Tags: #Policial, Kaménskay

Los crímenes del balneario (18 page)

Es probable que el número de mujeres detectives sea superior al de hombres. Pero la policía criminal es negociado masculino, y tú, bobita, no oses aventurarte por sus aledaños. Porque, vamos a ver, ¿qué trabajos incluye la investigación criminal desde tiempos inmemoriales? La busca y captura, escaramuzas, persecuciones, tiroteos, detenciones y otras sonajas necesarias para poner a tono el ánimo romántico de la chiquillería. Esas sonajas llenaban obras de ficción y documentales, así como baladas y leyendas transmitidas de boca en boca. Por algún motivo a nadie le apetecía mencionar que la investigación criminal era un trabajo intelectual, invisible y nada ruidoso. Que antes de exhibir las maravillas de la busca y captura, el investigador debía pasar largas horas delante de la mesa, repasando minuciosamente en la memoria lugares, direcciones, biografías, motes, señas personales, particularidades del habla y del comportamiento, y sólo después podía salir a la calle para ir quién sabía adónde a buscar quién sabía a quién. Que antes de montarse en tres coches y salir disparados con pilotos de emergencia destellando en persecución de un bandido armado, antes de cazarlo con ayuda de pistolas y músculos cultivados, era preciso recabar información larga y puntillosamente, observar con atención cada movimiento del susodicho maleante y redactar, a modo de los hombres del tiempo, pronósticos de sus desplazamientos para mañana.

De nuevo, merece la pena señalar que los únicos que participan en estos juegos son los seres humanos. La vida, entretanto, se mantiene a distancia de esas naderías, avanza obedeciendo sus propias leyes; y mencionemos a propósito que esas leyes suyas no las ha inventado nadie sino que son absolutamente objetivas. Este progreso objetivo de la vida, que engloba, entre otras cosas, la criminalidad, plantea a la gente el severo requerimiento de olvidarse de sus reglas de juguete y dejarse guiar por las leyes normales de la realidad objetiva. Si para investigar crímenes es preciso analizar, reunir y meditar datos, verificarlos y ordenarlos, pues hagámoslo. Y dicho sea de paso, más nos vale no confundir el trabajo analítico con la amplia variedad de labores de instrucción. Cada uno debe ocuparse de lo que mejor sabe hacer, no de lo que le manda la Regla Principal. Tú, que tienes buena puntería y eres buen corredor, cogerás a los delincuentes. Tú, que eres capaz de leer en el alma ajena y dar con la llave que abre sus arcanos, dedícate a interrogatorios. Si sabes procesar datos, procésalos, pero no lo hagas para ti solo sino para contribuir a la causa común, para ayudar a cada uno de tus compañeros. Y que a nadie le importe con qué letra empieza el nombre de tu sexo, si con la M o con la F.

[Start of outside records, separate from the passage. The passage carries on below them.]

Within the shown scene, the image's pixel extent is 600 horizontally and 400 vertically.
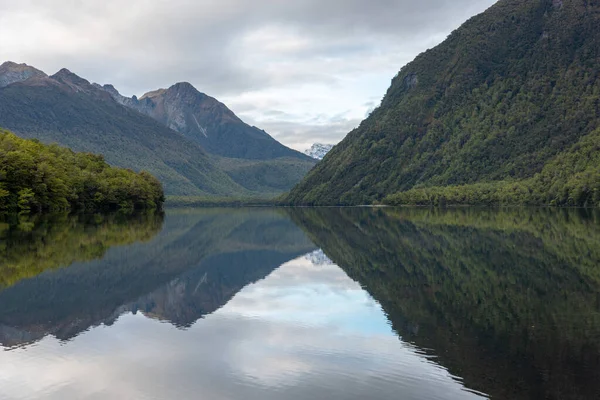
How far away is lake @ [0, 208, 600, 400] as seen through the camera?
53.9ft

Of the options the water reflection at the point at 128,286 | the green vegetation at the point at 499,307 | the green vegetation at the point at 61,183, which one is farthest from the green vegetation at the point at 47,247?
the green vegetation at the point at 61,183

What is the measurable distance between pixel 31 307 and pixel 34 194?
92.2 m

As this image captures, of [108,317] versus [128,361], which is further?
[108,317]

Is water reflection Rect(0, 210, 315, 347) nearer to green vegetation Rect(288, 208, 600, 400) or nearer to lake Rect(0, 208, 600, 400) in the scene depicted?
lake Rect(0, 208, 600, 400)

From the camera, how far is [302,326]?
77.8 ft

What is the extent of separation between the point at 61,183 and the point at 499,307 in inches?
4266

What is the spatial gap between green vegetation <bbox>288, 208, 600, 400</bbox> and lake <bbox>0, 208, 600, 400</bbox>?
9 cm

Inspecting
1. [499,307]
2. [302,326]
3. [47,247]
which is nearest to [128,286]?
[302,326]

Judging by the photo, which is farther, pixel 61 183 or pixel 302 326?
pixel 61 183

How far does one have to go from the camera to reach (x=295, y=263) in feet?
150

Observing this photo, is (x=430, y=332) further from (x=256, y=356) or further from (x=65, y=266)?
(x=65, y=266)

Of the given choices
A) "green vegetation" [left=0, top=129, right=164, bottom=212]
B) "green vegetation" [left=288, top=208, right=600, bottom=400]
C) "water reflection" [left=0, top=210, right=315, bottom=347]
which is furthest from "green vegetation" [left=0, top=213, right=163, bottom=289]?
"green vegetation" [left=0, top=129, right=164, bottom=212]

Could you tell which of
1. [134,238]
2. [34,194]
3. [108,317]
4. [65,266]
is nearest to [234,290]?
[108,317]

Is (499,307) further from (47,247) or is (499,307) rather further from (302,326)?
(47,247)
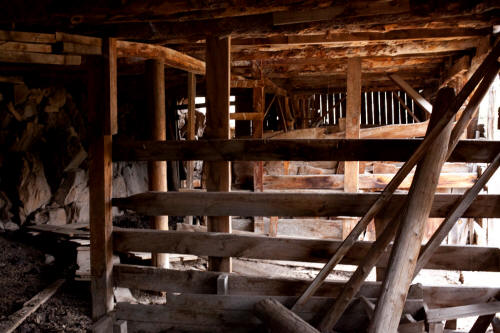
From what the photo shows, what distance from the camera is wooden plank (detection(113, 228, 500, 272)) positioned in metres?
2.73

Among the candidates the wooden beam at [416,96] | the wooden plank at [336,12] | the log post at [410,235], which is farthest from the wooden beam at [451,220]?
the wooden beam at [416,96]

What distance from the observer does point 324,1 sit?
3129 mm

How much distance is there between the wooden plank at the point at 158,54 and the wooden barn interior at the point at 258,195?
0.02m

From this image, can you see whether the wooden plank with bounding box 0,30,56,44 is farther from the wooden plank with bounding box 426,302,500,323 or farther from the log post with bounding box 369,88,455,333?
the wooden plank with bounding box 426,302,500,323

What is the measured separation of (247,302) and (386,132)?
4884 millimetres

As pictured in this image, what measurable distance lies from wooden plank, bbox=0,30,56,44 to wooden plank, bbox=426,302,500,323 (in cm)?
413

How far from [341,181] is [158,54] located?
4068mm

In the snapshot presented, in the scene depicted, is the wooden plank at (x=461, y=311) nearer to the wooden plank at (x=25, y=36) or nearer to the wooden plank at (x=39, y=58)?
the wooden plank at (x=25, y=36)

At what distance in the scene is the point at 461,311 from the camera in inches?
93.0

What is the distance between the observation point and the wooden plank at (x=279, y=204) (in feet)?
8.91

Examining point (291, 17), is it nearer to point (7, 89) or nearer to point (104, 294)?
point (104, 294)

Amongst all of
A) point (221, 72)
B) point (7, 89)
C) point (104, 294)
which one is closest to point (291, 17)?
point (221, 72)

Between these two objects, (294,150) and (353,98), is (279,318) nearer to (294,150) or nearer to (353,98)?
(294,150)

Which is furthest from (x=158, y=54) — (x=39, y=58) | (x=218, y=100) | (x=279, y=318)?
(x=279, y=318)
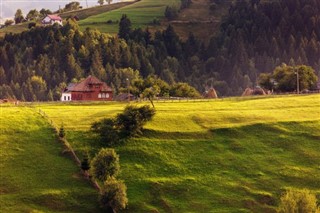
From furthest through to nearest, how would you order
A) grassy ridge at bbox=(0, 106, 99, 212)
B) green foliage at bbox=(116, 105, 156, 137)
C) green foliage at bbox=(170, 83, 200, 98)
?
green foliage at bbox=(170, 83, 200, 98), green foliage at bbox=(116, 105, 156, 137), grassy ridge at bbox=(0, 106, 99, 212)

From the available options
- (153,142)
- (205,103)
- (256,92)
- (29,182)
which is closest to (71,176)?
(29,182)

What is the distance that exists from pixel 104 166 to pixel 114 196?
640 centimetres

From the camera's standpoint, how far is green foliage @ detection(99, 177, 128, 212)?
81.8 metres

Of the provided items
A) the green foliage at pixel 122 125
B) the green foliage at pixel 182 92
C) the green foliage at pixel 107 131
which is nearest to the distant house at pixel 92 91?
the green foliage at pixel 182 92

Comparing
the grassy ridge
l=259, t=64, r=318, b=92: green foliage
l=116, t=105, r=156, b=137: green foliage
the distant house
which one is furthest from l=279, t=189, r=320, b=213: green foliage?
the distant house

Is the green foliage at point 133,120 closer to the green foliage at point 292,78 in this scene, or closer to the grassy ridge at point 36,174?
the grassy ridge at point 36,174

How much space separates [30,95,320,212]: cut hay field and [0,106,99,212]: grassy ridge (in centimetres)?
431

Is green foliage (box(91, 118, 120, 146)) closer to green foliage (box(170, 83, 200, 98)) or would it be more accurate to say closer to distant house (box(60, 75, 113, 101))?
green foliage (box(170, 83, 200, 98))

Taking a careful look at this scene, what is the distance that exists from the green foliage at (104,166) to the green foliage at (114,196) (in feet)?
10.1

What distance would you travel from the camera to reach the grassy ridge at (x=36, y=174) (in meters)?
82.8

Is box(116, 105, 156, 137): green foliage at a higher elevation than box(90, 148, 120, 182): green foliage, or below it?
higher

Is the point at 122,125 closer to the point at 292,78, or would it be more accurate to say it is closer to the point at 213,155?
the point at 213,155

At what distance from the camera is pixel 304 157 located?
325 feet

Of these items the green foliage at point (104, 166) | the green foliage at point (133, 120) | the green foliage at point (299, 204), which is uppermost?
the green foliage at point (133, 120)
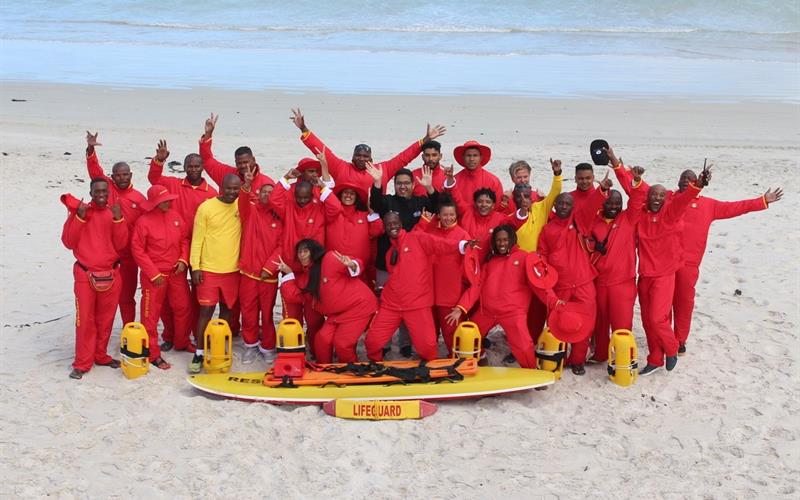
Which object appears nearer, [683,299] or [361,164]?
[683,299]

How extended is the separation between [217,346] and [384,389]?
5.36 feet

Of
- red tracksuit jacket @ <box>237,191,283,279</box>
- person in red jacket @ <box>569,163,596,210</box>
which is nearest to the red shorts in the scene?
red tracksuit jacket @ <box>237,191,283,279</box>

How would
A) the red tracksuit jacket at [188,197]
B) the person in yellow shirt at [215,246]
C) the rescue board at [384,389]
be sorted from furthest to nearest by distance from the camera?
the red tracksuit jacket at [188,197]
the person in yellow shirt at [215,246]
the rescue board at [384,389]

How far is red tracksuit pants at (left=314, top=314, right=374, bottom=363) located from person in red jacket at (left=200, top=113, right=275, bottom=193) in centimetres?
149

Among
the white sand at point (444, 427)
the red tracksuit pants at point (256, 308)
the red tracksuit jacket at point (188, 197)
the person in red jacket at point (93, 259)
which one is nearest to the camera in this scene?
the white sand at point (444, 427)

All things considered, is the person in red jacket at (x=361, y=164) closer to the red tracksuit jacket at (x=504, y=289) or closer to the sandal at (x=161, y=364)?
A: the red tracksuit jacket at (x=504, y=289)

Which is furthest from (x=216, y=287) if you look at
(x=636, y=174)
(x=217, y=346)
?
(x=636, y=174)

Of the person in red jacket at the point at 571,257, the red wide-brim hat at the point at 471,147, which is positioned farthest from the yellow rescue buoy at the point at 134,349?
the person in red jacket at the point at 571,257

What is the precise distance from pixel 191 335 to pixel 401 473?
10.9ft

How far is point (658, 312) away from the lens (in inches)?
325

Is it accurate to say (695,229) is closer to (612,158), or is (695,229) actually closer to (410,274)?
(612,158)

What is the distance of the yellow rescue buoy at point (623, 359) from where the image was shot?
805 centimetres

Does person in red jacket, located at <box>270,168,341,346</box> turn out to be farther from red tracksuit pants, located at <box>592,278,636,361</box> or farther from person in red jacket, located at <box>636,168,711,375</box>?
person in red jacket, located at <box>636,168,711,375</box>

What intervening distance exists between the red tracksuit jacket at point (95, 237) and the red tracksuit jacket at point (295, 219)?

Víctor Alexéyevich Gordéyev hacía tiempo que había caído en la cuenta de la discrepancia entre las leyes de la vida y el reglamento del juego, y, en cuanto las circunstancias se lo permitieron, se dedicó a llevar a la práctica su nuevo modo de comprender las cosas. Con el tiempo aprendió a hacerlo bastante bien. Había reunido en su departamento a gente que destacaba especialmente en algún tipo de actividad. Por ejemplo, Volodya Lártsev era un excelente psicólogo y aconsejaba a los demás sobre el modo de hablar a una u otra persona con tal de obtener el resultado deseado. El risueño Kolia Seluyánov conocía al dedillo Moscú con todos sus patios interiores, recovecos y callejones sin salida, y no tenía iguales a la hora de elaborar itinerarios, tanto peatonales como de coche. Misha Dotsenko, joven y de ojos negros, era irreemplazable para trabajar con los testigos oculares, cuyas declaraciones trataba con tanta paciencia y escrúpulo que el interrogado acababa por contar hasta la última menudencia que había visto, oído o recordado. Nastia Kaménskaya, en cambio, era la analítica. Aunque al principio en el departamento de Gordéyev la habían acogido con enorme escepticismo, ya que todos, excepto el propio Buñuelo, continuaron jugando a los juegos de rigor durante mucho tiempo todavía, ahora allí a Nastia no sólo se la quería y valoraba, sino que se la llevaba en palmitas.

Pero aquí Nastia se encontraba en el campo ajeno, donde el juego tradicional se desarrollaba en conformidad con el reglamento antiguo: una mujer no era un ser humano y no tenía nada que hacer en la policía criminal. Nunca, bajo ningún concepto, una fémina sería más inteligente que un hombre, por lo que jamás sería capaz de llevar a cabo la parte mental de la instrucción mejor que un inspector hombre, y en cuanto a las tareas físicas, ni qué decir tenía. La humanidad, incluidos algunos de sus representantes empleados en la policía, ya se había percatado de lo necias e incómodas que resultaban las reglas de antaño, pero aún no conseguía reunir fuerzas morales para enfrentarse a la vieja barrera y romperla.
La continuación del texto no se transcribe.